CBO Projects $1.2T Deficit For 2009

WASHINGTON (AP) - The federal budget deficit will hit an unparalleled $1.2 trillion for the 2009 budget year, according to grim new Congressional Budget Office figures.

The CBO estimate released Wednesday also sees the economy shrinking by 2.2 percent this year and recovering only slightly in 2010, and the unemployment rate eclipsing 9 percent early next year unless the Obama administration steps in.

"The recession - which began about a year ago - will last well into 2009," the CBO report says.

The dismal figures come a day after President-elect Barack Obama warned of "trillion-dollar deficits for years to come."

CBO's figures don't account for the huge economic stimulus bill that Obama is expected to propose soon to try to jolt the economy. At the same time, they do not reflect the full cost of the Wall St. bailout.

The shrinking economy has led to a sharp drop in estimated tax revenues of $166 billion, which is largely responsible for the deficit, along with big outlays from the Wall St. bailout.
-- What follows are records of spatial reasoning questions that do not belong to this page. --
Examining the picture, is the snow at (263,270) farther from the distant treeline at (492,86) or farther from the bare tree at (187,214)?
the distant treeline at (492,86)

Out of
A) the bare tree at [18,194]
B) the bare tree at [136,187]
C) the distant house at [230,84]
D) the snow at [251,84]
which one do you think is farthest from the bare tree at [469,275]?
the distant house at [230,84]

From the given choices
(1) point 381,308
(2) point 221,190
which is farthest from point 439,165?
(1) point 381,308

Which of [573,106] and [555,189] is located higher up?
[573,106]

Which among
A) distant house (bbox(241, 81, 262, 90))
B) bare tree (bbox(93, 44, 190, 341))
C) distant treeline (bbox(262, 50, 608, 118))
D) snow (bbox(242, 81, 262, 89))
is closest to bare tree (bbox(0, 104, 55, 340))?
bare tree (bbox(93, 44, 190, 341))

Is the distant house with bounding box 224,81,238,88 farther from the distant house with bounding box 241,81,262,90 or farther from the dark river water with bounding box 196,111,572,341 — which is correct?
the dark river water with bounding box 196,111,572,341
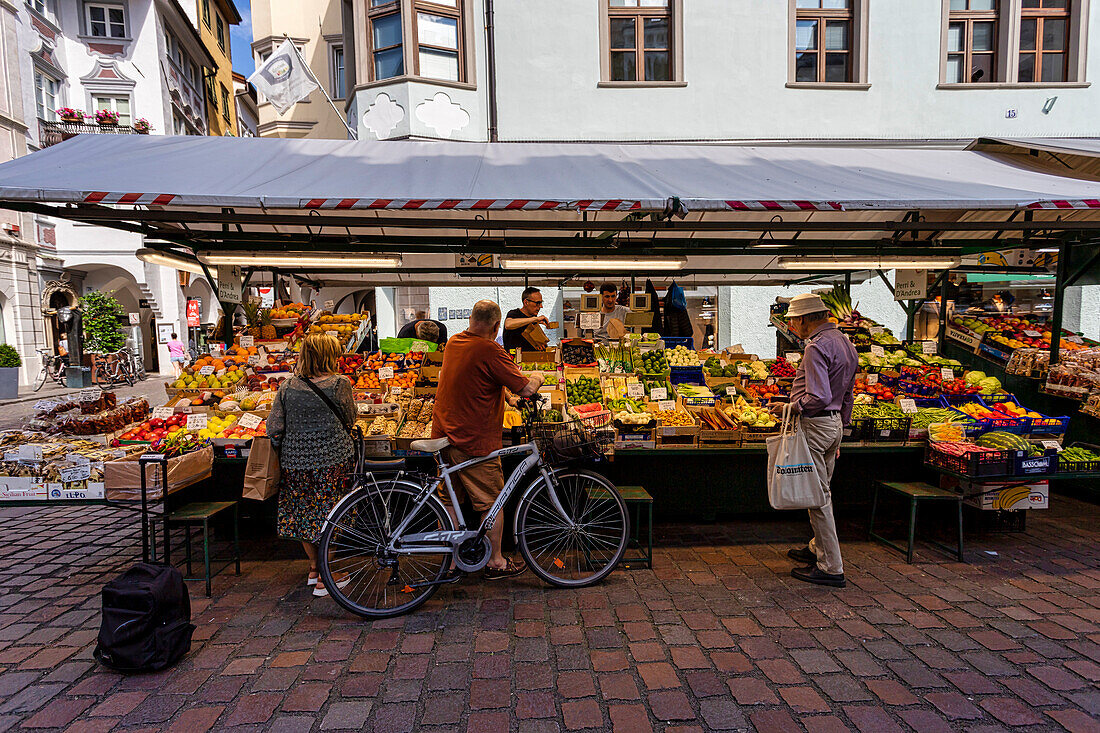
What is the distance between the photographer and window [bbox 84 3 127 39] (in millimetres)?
22750

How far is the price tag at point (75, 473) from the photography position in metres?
4.08

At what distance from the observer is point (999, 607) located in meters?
3.85

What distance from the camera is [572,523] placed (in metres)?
4.19

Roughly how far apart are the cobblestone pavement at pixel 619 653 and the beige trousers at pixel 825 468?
0.23 metres

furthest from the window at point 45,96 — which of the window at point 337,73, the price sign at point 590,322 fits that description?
the price sign at point 590,322

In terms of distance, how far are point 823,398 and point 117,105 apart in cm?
2900

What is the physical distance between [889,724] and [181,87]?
34.5m

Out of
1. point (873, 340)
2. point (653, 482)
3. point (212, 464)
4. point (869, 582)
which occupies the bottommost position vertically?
point (869, 582)

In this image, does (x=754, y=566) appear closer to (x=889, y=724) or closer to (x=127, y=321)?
(x=889, y=724)

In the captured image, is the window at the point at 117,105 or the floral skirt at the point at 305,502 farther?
the window at the point at 117,105

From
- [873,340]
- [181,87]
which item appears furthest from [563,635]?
[181,87]

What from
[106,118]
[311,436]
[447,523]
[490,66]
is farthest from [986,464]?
[106,118]

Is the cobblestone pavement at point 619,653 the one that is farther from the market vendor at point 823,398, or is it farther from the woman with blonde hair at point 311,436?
the woman with blonde hair at point 311,436

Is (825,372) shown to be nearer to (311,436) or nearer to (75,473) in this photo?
(311,436)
The agency expects the bailout to cost $180 billion this year after taking into account the net value of the assets the government holds from financial institutions.

Obama and Congress are promising quick enactment of the economic recovery plan, which will blend up to $300 billion in tax cuts with big new spending programs and could cost up to $775 billion over the next few years.
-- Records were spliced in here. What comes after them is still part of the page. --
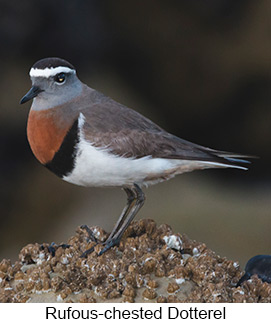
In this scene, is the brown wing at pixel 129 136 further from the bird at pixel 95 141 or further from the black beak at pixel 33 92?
the black beak at pixel 33 92

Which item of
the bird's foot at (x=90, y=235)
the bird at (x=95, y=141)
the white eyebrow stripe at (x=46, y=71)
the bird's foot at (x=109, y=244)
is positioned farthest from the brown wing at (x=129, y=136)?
the bird's foot at (x=90, y=235)

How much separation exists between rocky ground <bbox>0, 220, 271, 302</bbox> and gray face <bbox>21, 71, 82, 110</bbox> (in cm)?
74

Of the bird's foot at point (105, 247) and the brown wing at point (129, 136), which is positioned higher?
the brown wing at point (129, 136)

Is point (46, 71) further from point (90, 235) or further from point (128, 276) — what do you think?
point (128, 276)

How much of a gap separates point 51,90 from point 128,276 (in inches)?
38.7

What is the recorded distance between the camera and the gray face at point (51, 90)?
8.97 feet

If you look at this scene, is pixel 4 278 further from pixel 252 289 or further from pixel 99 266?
pixel 252 289

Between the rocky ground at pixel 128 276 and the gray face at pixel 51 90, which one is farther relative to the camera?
the gray face at pixel 51 90

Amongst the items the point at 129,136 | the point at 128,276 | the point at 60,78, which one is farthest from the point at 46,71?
the point at 128,276

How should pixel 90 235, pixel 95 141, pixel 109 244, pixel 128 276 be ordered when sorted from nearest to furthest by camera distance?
pixel 128 276, pixel 95 141, pixel 109 244, pixel 90 235

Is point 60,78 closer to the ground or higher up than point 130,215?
higher up

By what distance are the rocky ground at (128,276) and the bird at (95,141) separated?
0.44ft

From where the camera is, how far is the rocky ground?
2.53 metres

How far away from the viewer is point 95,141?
2703mm
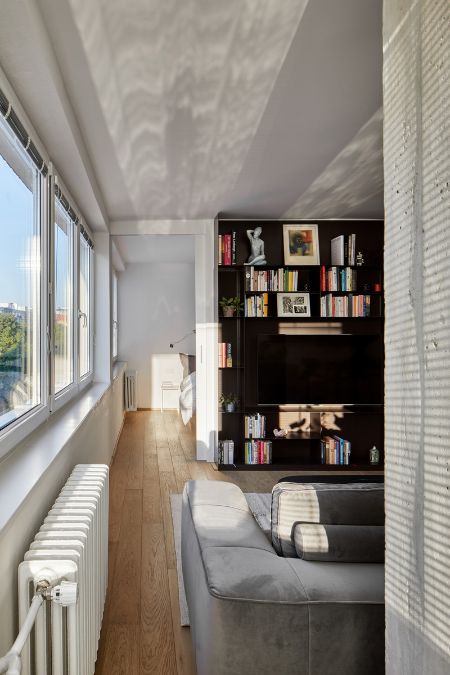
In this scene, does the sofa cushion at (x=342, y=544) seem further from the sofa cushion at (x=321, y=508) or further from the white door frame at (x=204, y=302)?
the white door frame at (x=204, y=302)

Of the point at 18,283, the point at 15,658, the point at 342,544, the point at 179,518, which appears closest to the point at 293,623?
the point at 342,544

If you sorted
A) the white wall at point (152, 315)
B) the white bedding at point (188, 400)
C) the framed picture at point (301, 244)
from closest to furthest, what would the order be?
the framed picture at point (301, 244), the white bedding at point (188, 400), the white wall at point (152, 315)

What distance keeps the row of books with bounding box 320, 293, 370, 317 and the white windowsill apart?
3.09 m

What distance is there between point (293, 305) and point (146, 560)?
10.9ft

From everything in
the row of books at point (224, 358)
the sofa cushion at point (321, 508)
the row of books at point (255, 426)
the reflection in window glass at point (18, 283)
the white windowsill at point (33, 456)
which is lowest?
the row of books at point (255, 426)

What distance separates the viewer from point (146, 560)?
138 inches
The flood of red ink probably won't affect that measure but could crimp other items on Obama's agenda.

"Despite the record deficits facing us, our number one task is an economic recovery package," said House Budget Committee Chairman John Spratt Jr., D-S.C. "With Americans concerned about their jobs, their homes, their retirement, and their children's' future, our economic situation is so severe that stabilizing the economy must take precedence over short-term deficits."

The $1.19 trillion 2009 figure shatters the previous record of $455 billion, set only last year. It also represents more than 8 percent of the size of the economy, which is higher than the deficits of the 1980s. The 2009 budget year began last Oct. 1.
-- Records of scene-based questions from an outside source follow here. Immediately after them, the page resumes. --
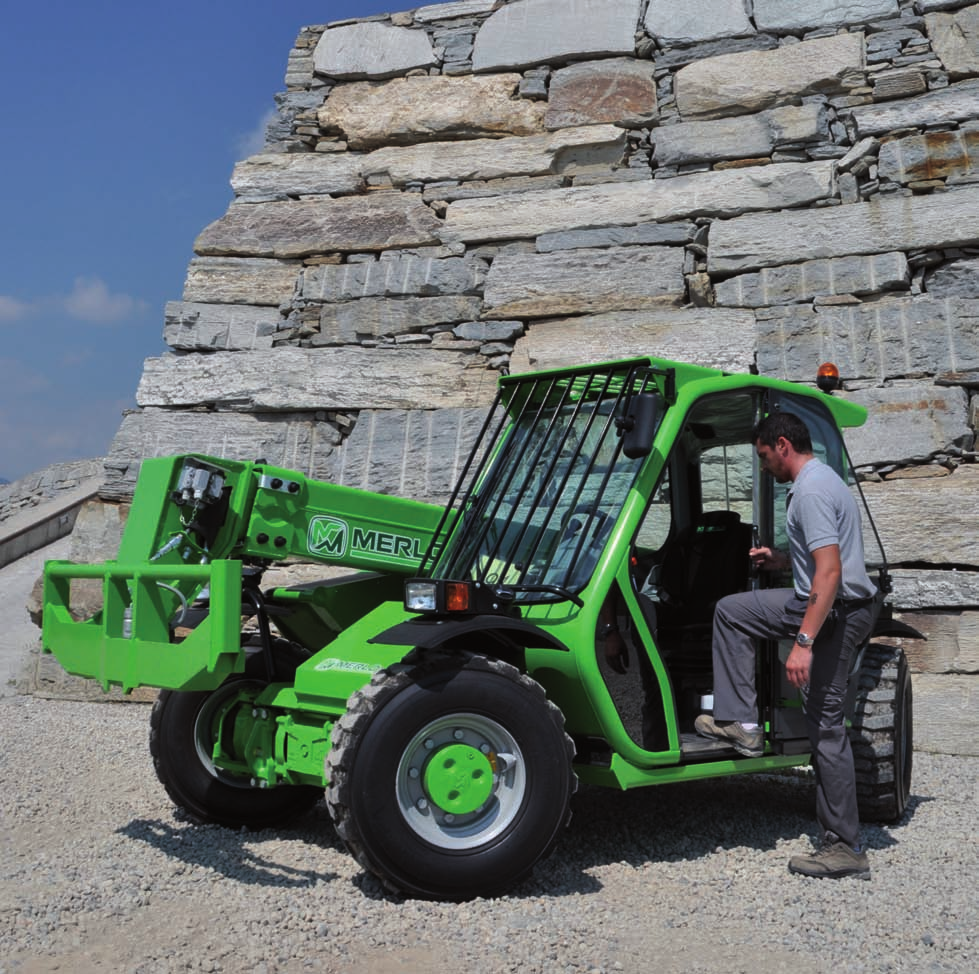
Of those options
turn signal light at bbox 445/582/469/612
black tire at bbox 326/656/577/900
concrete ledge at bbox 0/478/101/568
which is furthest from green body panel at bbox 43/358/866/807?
concrete ledge at bbox 0/478/101/568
Senate GOP Leader Mitch McConnell of Kentucky called the budget figures "a stunning and sobering reminder that Congress must strengthen its efforts to be good stewards of the taxpayers' money."

CBO predicts the deficit will come under relative control within a few years, but such predictions depend on the expiration of President Bush's tax cuts at the end of next year and repayments from financial institutions that received bailout funds.

While expected, the deficit numbers will give lawmakers second thoughts about creating new spending programs without finding ways to pay for them. And it is likely to prompt a debate about whether tax increases are necessary after the economy recovers from the current recession.

On Tuesday, Obama issued his most serious remarks yet about the danger of big budget deficits and promised his administration will take steps to bring the tide of red ink under control.

"I'm going to be willing to make some very difficult choices in how we get a handle on this deficit," Obama said Tuesday.

Economists warn that large and sustained budget deficits put upward pressure on interest rates. In the short term, however, efforts to restrain the deficit could have a contracting effect on the economy.